CFPB follow-up report examines borrower tendencies when they tap home equity with refinancing
Paying down non-housing-related bills or debts, such as credit card balances, and long-term credit score improvement are two benefits from cash-out refinancing, the Consumer Financial Protection Bureau (CFPB) explains in an updated report on a December 2023 research topic from the consumer watchdog. The CFPB examined how cash-out borrowers between 2014 and 2021 used funds from a refinance.
“Paying off non-mortgage debts with home equity can make financial sense if the cost of extracting cash with the refinance – the interest on the new mortgage amount, plus any origination fees – is less than the cost of continuing to pay down other higher interest debt (e.g., the interest on an existing car loan) and any existing mortgage,” the CFPB noted in its report.
However, the CFPB found that more consumers used refinance equity to pay off other bills and debt in the earlier years studied than more recently. From 2014 to 2019, between 53.1% and 66.5% of refinancers each year chose “paying off other bills or debts” as the use of their resulting equity, while for 2020 and 2021, between 43.5% and 45.2% gave that same response.
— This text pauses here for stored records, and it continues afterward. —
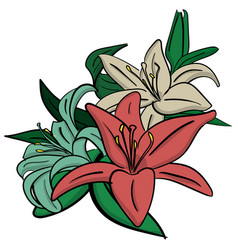 three pink turquoise and white lilies with green vector image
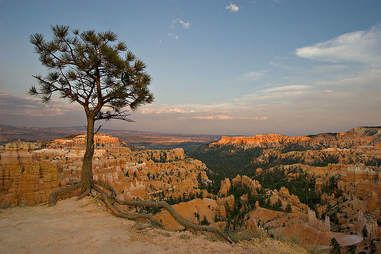 American Conservation Experience Volunteer Vacations, Bryce Canyon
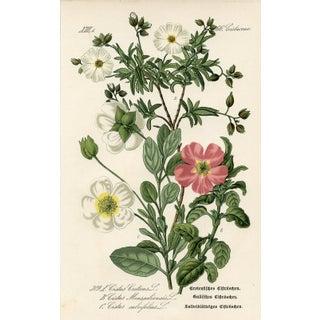 1886 Botanical Print - Rockrose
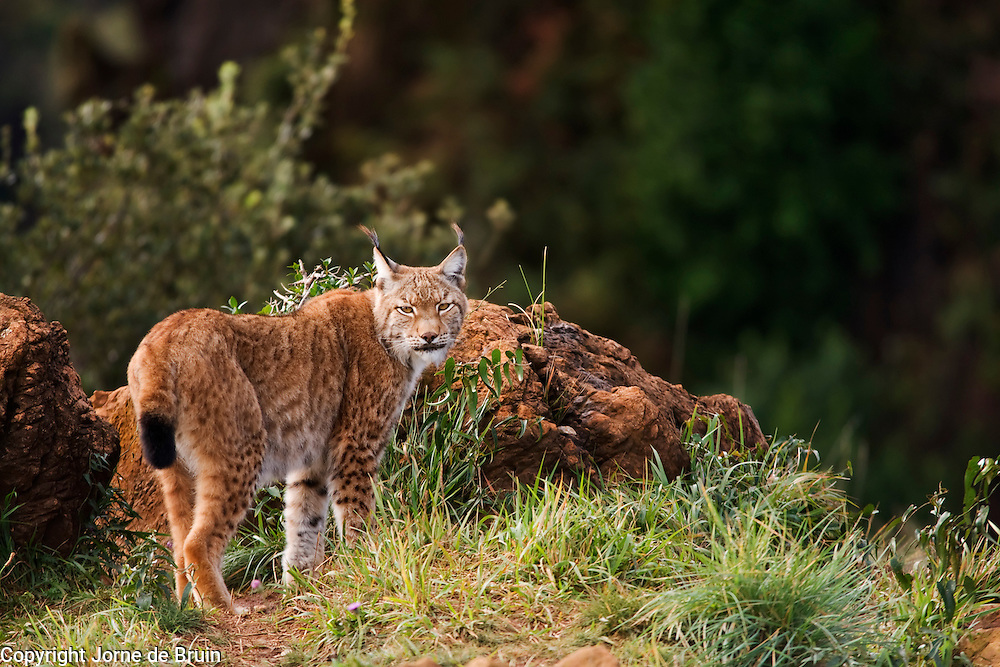 A lynx is standing on a rocky cliff in the Wildlife Park of Cabárceno in Spain.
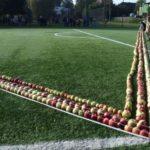 Najdłuższa linia z jabłek - Rekord Polski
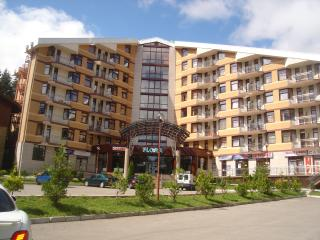 Large luxury apartment (79.89sqmt) Flora Apartment - Borovets vacation rentals
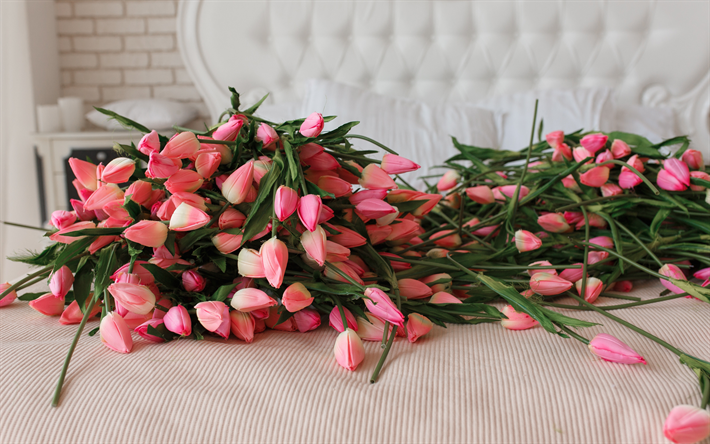pink tulips, beautiful gift, pink flowers, many flowers, tulips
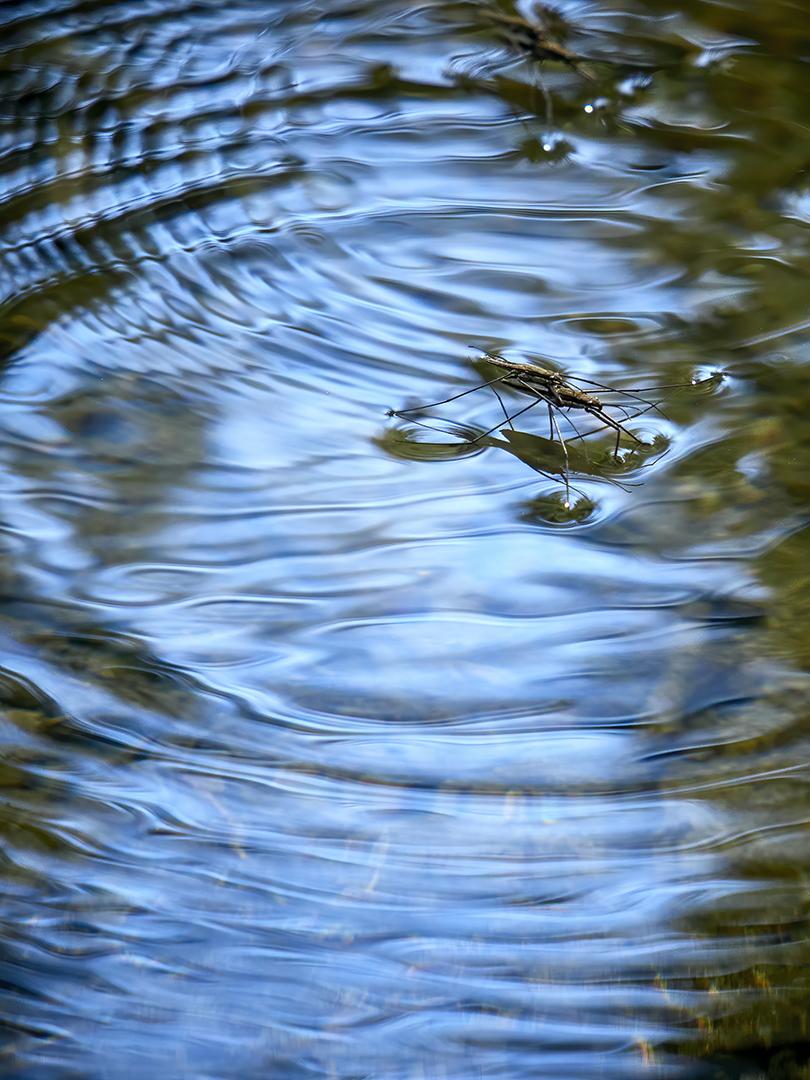 Tanz auf dem Wasser - Sabine Wohlbold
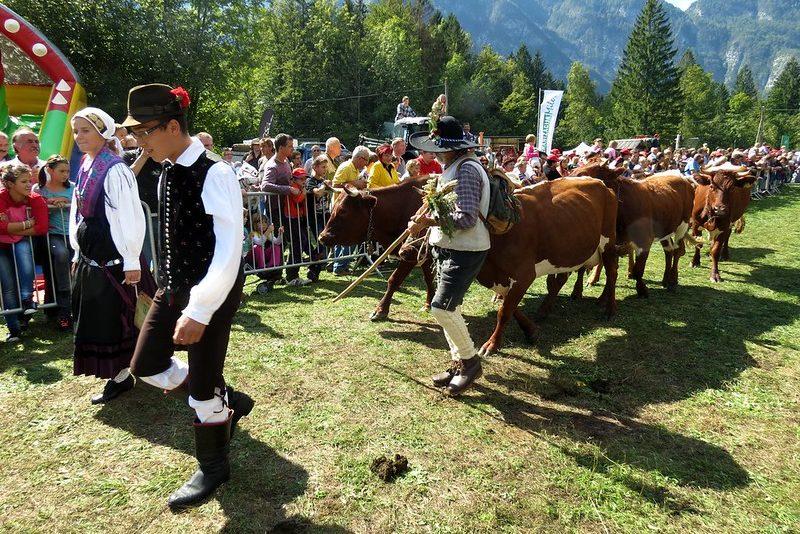 Коровий бал Словения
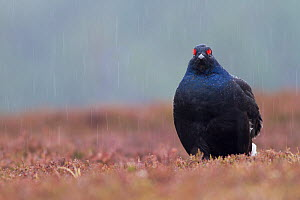 Black grouse (Tetrao tetrix) male standing in heavy rainfall at a lek site, Cairngorms National Park, Scotland, UK, April.  -  SCOTLAND: The Big Picture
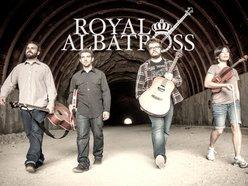 Image for Royal Albatross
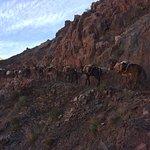 ภาพถ่ายของ South Kaibab Trail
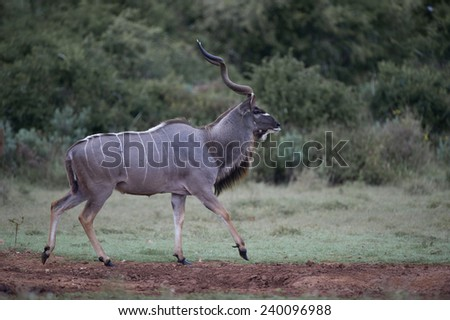A huge Kudu Bull out in the open - stock photo
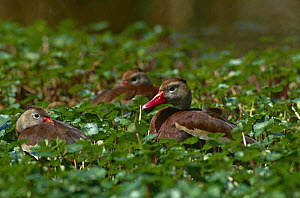 Black bellied whistling duck {Dendrocygna autumnalis} resting amongst water vegetation, Texas, USA.  -  Tom Vezo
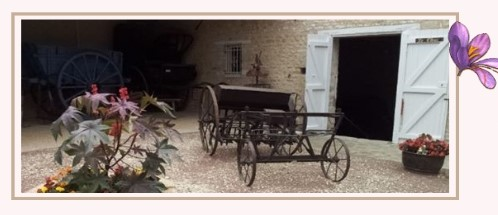 Image Musée du Safran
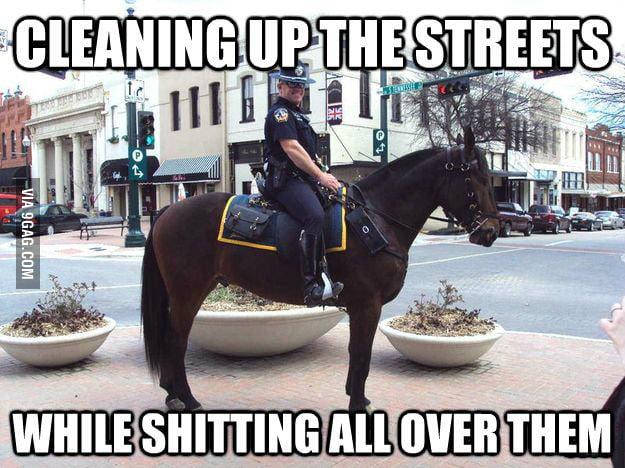 Horse Cops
Meanwhile, more cash-out borrowers put equity into savings in 2021 than in 2014 – 23.8% versus 15.7%, respectively. After paying down other debt, the second-most commonly cited use for refinance equity was “home repairs or new construction.”
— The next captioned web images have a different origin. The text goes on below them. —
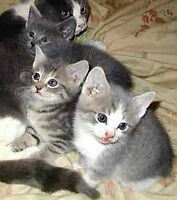 KITTENS and CATS FOR SALE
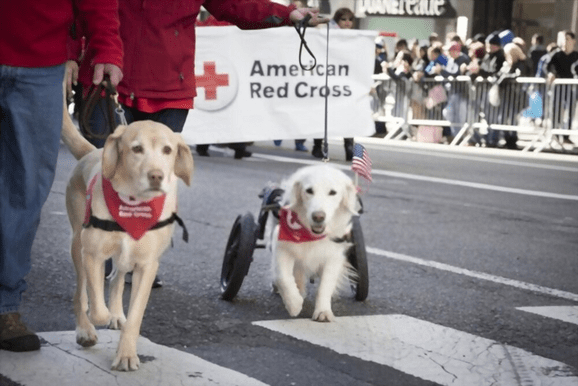 Can a dog pee in a wheelchair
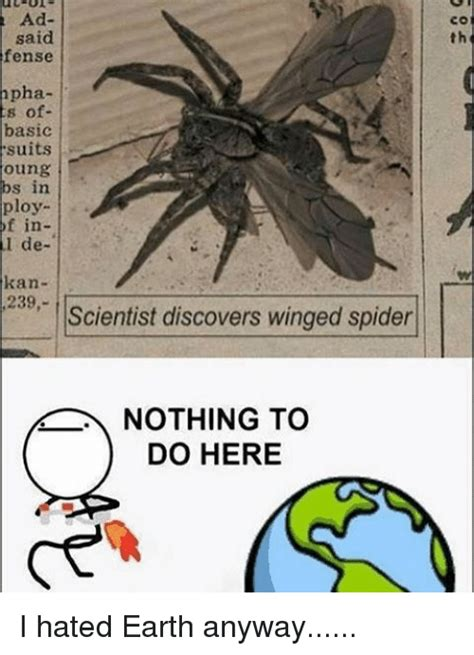 Memes About Spiders - 25 best memes about winged spider winged spider memes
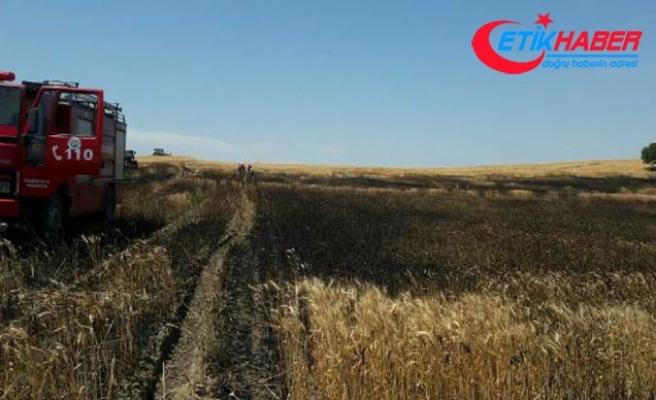 Edirne'de 20 dönüm buğday ekili alan yandı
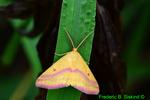 Chickweed Geometer Moth (DBU1911)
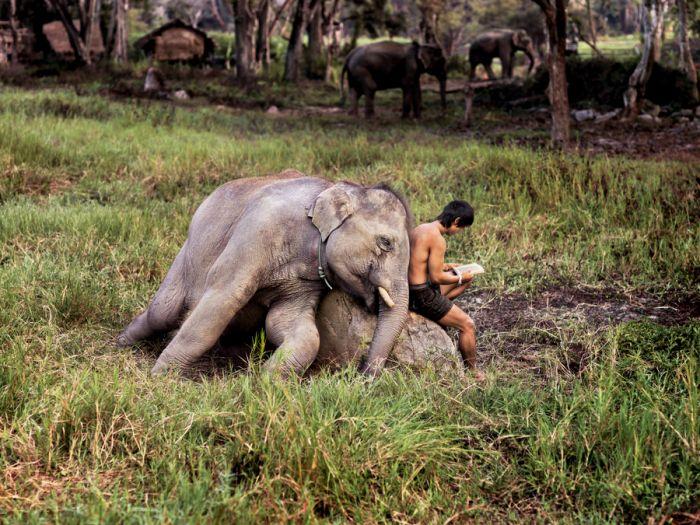 Art of Friendship – Steve McCurry's Blog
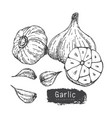 garlic set 2 vector image vector image
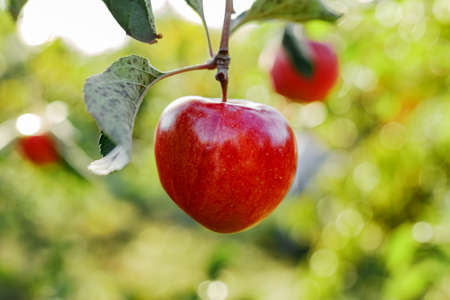Beautiful tasty red apple on branch of apple tree in orchard, harvesting. Autumn harvest in the garden outside. Village, rustic style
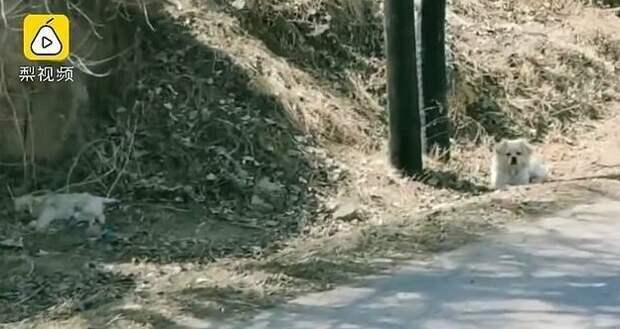 На кадрах Pear Video одна из двух собак охраняет погибшего друга гибель, животные, история, китай, охрана, собака, фото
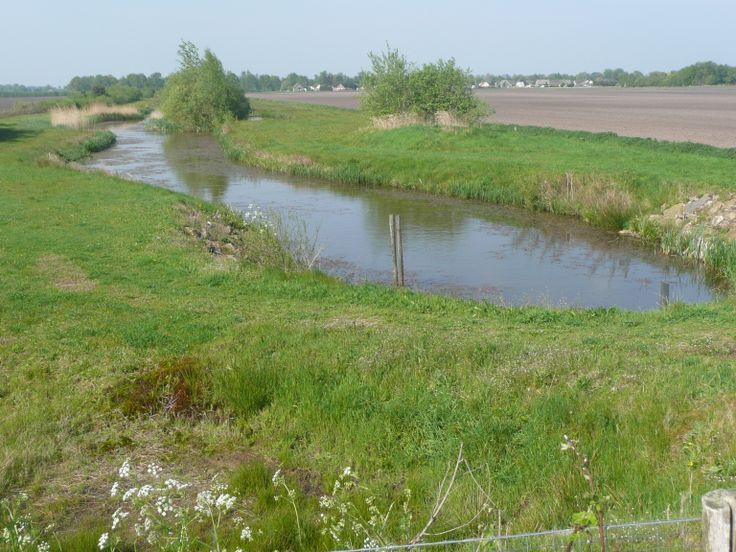De Runde vlakbij Zwartemeer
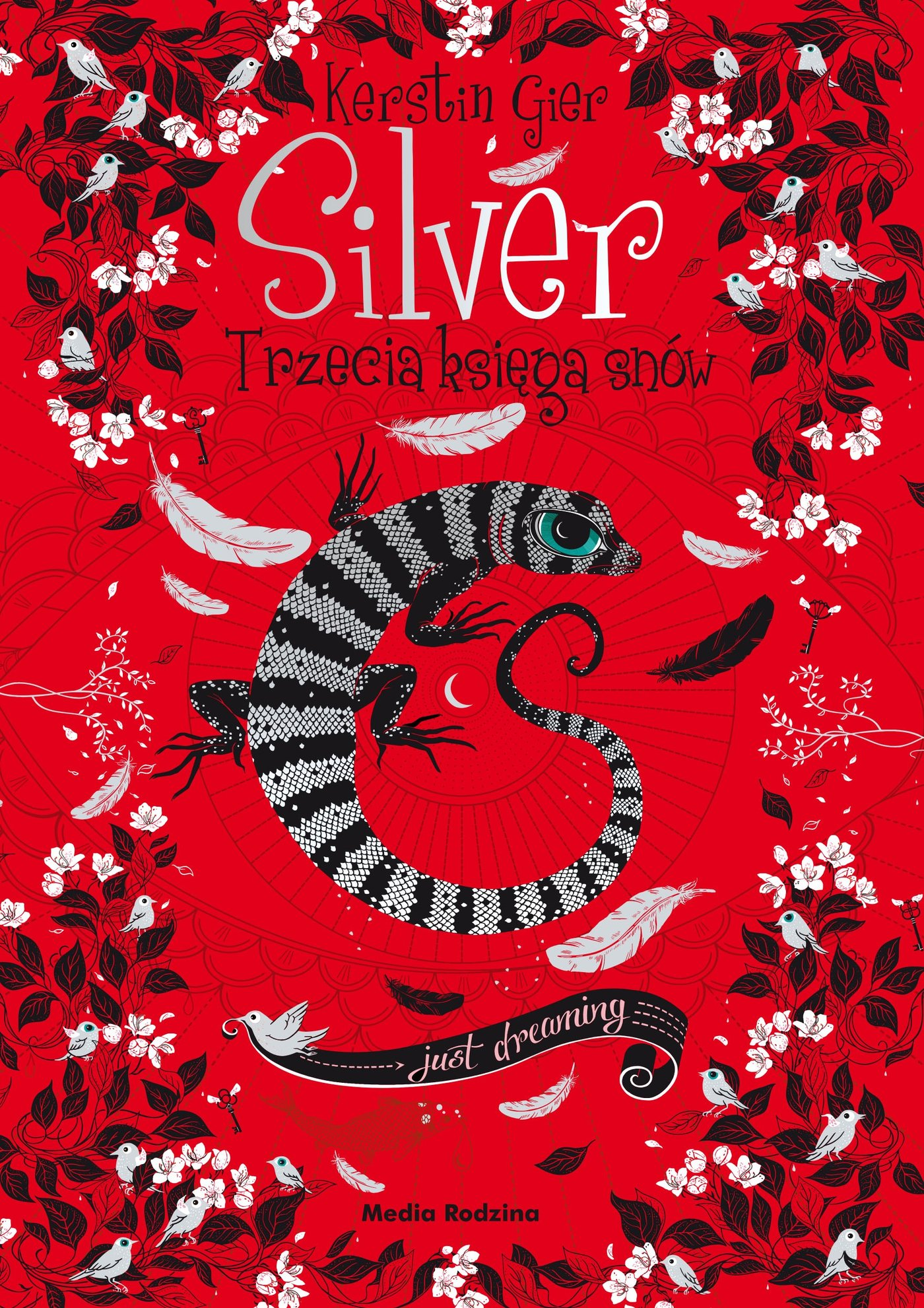 Silver - trzecia księga snów - Ebook (Książka EPUB) do pobrania w formacie EPUB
Cash-out refinance borrowers were likely to have large credit card balance decreases around the time of refinance, according to the CFPB, and “a sharp decrease” in average credit card balances during the quarter of the refinance and in the quarter following the refinance.
Other findings from the report include:
- More than half – 57.2% – of cash-out refinance borrowers with credit card balances had a balance decrease of 10% or more following the refinance.
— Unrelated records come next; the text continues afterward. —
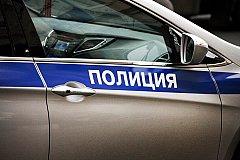 Полуголый мужчина станцевал на патрульной машине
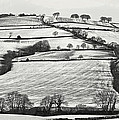 From Raddon Top In The Snow by Pete Hemington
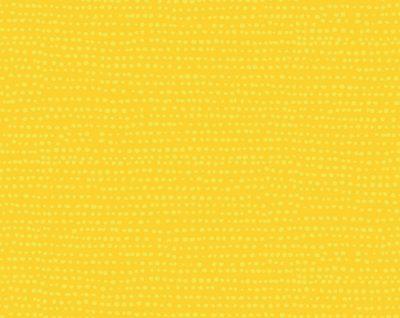 Moonscape  Lemon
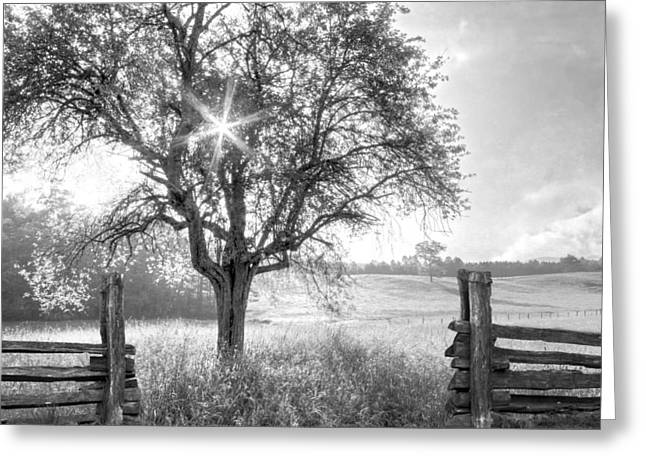Pastures In Black And White Greeting Card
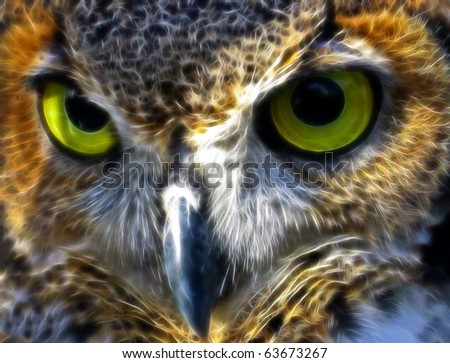 Great Horned Owl A fractal filtered image of a Great Horned Owl. Horizontal. - stock photo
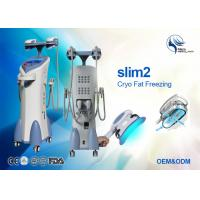 Wholesale Cellulite Reduction Cryolipolysis Machine Fat Freezing Machine With 2 Handles from china suppliers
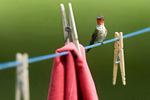 ruby-throated hummingbird on clothesline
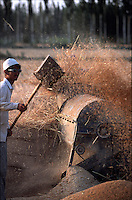 Workers during a harvest in Xinjiang, China.<br /> 18-AUG-00
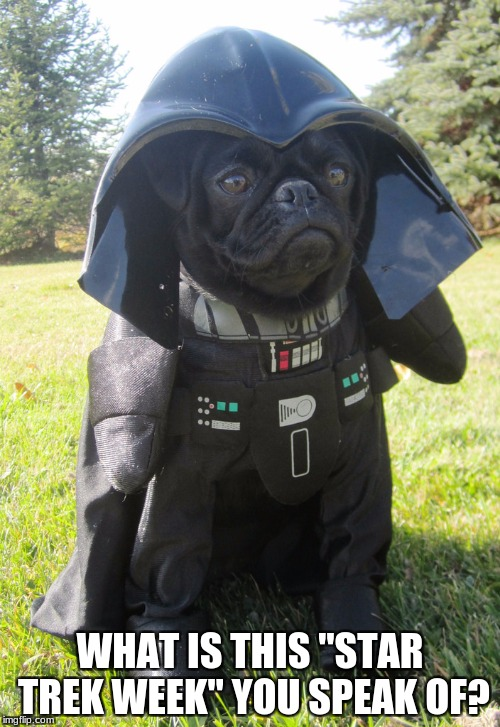 "ha ha vader dog too cute | WHAT IS THIS ""STAR TREK WEEK"" YOU SPEAK OF?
- Cash-out borrowers’ average credit card balances decreased by more than $4,500 from the quarter before the refinance to the quarter after the refinance.
- More than two-thirds – 68.5% – of cash-out refinance borrowers with auto loan balances had a balance decrease of 10% or more after the refinance.
- Before refinancing, mean balances for some debt types differed between cash-out refinance borrowers and non-cash-out borrowers, CFPB found. Cash-out borrowers had a mean of about $4,000 higher credit card balances and about $4,000 less in their student loan balances.
In addition, borrowers’ refinancing and debt repayment ultimately helped boost credit scores.
Cash-out refinance borrowers had notable increases in their credit scores in the quarter after refinancing, the CFPB report found. However, credit card balances and use rates “trended back toward pre-refinance levels” in the year following a refinance, “but did not in that time increase to the pre-refinance level.”
Correspondingly, cash-out borrowers’ credit scores decreased in the year following refinancing, but remained above pre-refinance levels.